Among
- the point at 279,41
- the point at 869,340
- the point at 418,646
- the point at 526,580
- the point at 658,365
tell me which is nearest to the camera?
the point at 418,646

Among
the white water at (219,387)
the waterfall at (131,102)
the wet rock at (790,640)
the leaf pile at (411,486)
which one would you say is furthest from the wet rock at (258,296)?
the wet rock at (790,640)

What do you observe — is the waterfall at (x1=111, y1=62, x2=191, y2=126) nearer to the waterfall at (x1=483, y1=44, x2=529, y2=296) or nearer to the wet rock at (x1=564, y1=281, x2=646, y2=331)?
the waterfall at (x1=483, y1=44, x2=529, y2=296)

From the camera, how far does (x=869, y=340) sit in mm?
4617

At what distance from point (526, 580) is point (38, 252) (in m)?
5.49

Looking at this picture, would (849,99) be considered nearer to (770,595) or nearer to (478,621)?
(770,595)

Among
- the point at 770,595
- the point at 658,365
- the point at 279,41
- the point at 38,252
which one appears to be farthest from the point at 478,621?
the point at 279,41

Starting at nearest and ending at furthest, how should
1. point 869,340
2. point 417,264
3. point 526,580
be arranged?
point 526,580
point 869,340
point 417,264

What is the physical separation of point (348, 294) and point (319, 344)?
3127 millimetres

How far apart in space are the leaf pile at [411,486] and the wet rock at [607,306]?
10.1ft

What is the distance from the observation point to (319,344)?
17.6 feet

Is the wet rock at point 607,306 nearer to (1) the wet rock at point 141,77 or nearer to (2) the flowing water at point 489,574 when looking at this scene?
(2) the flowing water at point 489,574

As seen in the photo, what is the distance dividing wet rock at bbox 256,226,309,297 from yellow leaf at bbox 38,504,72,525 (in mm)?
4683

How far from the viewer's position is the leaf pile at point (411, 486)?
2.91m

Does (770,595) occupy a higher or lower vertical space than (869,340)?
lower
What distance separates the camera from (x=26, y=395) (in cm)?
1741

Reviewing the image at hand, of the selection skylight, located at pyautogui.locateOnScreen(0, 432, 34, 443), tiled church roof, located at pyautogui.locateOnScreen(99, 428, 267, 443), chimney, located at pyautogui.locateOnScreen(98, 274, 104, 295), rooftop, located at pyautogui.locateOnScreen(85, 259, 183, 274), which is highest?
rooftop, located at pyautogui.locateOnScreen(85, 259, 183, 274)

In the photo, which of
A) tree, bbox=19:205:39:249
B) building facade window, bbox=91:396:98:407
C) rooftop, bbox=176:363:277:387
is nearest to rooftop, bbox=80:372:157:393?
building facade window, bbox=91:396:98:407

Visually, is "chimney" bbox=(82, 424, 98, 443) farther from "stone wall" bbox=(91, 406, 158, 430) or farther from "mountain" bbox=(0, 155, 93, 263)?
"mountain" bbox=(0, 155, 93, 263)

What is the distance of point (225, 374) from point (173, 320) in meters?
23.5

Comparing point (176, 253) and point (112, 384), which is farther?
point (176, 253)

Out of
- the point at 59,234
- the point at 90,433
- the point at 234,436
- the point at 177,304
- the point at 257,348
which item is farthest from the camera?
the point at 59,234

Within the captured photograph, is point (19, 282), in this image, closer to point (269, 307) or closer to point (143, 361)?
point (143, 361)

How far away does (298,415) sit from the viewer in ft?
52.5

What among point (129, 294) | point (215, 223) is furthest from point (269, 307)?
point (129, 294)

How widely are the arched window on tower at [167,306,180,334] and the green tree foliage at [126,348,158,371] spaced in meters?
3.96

What you are asked to do
Starting at the line that contains "How widely are" and ending at the last line, write those lines out again with "spaced" switched to "separated" and nothing else altered.

Task solution
How widely are the arched window on tower at [167,306,180,334] and the green tree foliage at [126,348,158,371] separated in meters?
3.96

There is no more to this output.